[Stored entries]
%%

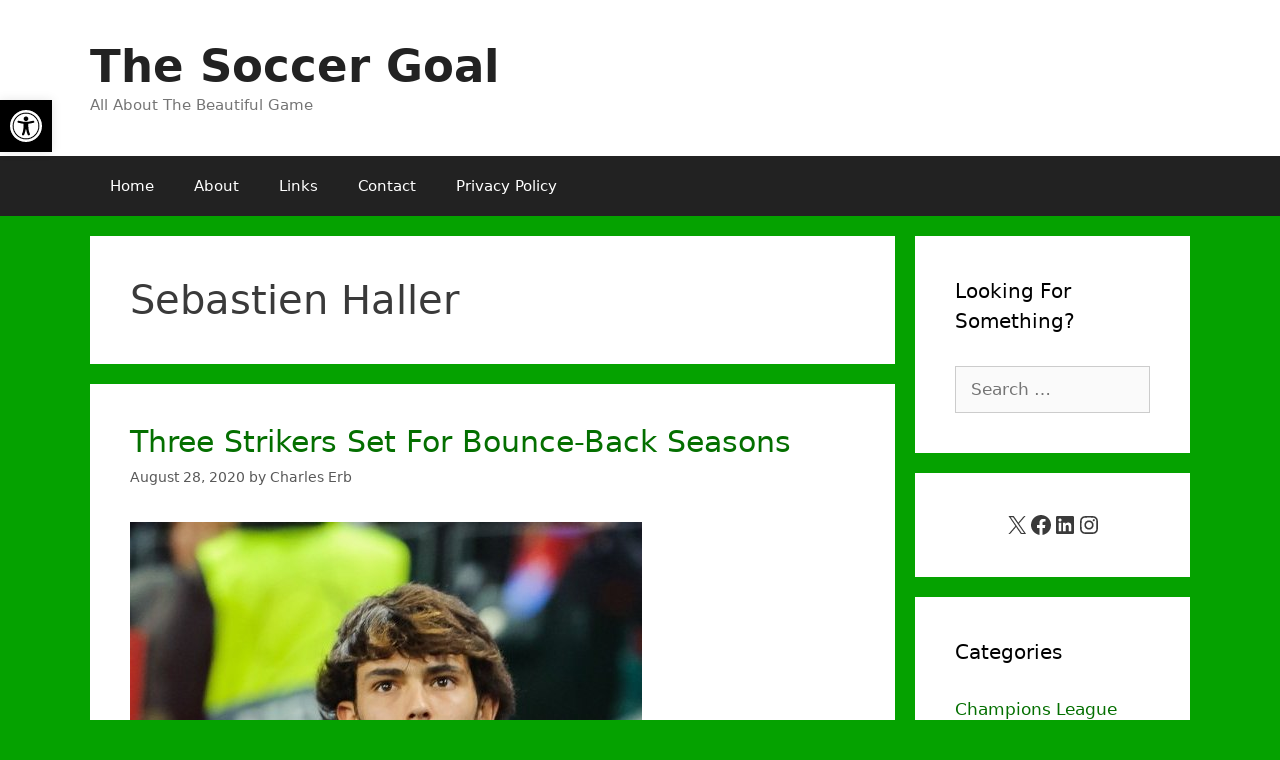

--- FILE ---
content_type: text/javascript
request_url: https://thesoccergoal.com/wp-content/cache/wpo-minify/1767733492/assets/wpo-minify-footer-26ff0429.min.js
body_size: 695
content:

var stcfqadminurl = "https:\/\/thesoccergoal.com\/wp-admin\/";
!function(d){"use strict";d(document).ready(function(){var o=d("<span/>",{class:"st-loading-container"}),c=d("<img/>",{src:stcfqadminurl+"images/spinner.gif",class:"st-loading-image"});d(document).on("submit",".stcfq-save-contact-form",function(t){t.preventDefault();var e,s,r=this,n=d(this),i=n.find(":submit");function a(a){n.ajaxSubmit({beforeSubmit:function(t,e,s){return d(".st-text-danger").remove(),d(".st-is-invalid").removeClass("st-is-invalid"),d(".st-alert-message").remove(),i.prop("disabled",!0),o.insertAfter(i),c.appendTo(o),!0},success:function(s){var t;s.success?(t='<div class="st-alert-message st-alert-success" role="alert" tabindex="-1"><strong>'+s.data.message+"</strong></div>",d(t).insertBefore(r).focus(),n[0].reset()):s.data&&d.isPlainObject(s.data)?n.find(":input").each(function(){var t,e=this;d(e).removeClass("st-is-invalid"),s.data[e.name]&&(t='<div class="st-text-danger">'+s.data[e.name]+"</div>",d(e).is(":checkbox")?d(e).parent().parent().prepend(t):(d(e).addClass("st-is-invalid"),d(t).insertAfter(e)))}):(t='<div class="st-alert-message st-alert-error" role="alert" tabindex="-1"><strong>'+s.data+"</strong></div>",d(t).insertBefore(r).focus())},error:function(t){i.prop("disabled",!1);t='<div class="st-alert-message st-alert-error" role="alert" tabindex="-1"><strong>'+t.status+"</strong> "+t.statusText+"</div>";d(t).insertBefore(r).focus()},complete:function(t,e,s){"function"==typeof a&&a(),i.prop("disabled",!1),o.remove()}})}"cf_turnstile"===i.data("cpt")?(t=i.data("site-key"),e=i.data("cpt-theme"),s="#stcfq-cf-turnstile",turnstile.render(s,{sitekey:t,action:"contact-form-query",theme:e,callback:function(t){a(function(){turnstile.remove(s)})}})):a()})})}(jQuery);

%%
%%

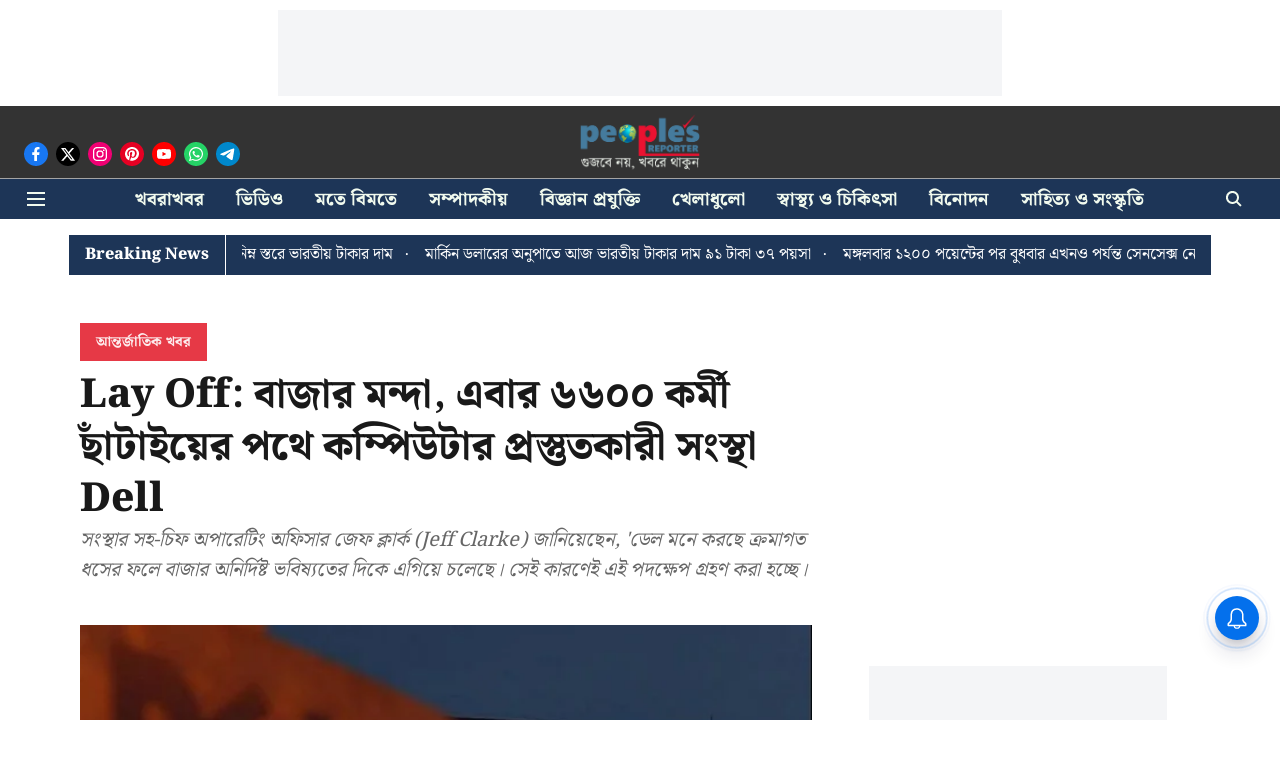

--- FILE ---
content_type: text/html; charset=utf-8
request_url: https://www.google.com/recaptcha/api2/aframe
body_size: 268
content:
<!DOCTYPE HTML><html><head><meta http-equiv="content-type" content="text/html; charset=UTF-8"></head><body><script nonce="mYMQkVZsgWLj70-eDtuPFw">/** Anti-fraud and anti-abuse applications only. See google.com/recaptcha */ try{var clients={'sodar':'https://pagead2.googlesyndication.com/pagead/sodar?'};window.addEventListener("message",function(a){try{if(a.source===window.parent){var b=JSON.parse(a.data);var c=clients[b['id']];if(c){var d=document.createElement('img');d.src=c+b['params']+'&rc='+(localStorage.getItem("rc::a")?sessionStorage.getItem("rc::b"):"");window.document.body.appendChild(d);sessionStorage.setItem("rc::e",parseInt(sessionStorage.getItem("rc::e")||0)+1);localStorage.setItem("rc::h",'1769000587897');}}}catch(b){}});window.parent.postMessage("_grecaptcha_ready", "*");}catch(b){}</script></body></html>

%%

BRIEF
With "thesoccergoal" as the string to match, show every line of the entries above that has it.

RESULT OF THIS TASK
request_url: https://thesoccergoal.com/wp-content/cache/wpo-minify/1767733492/assets/wpo-minify-footer-26ff0429.min.js
var stcfqadminurl = "https:\/\/thesoccergoal.com\/wp-admin\/";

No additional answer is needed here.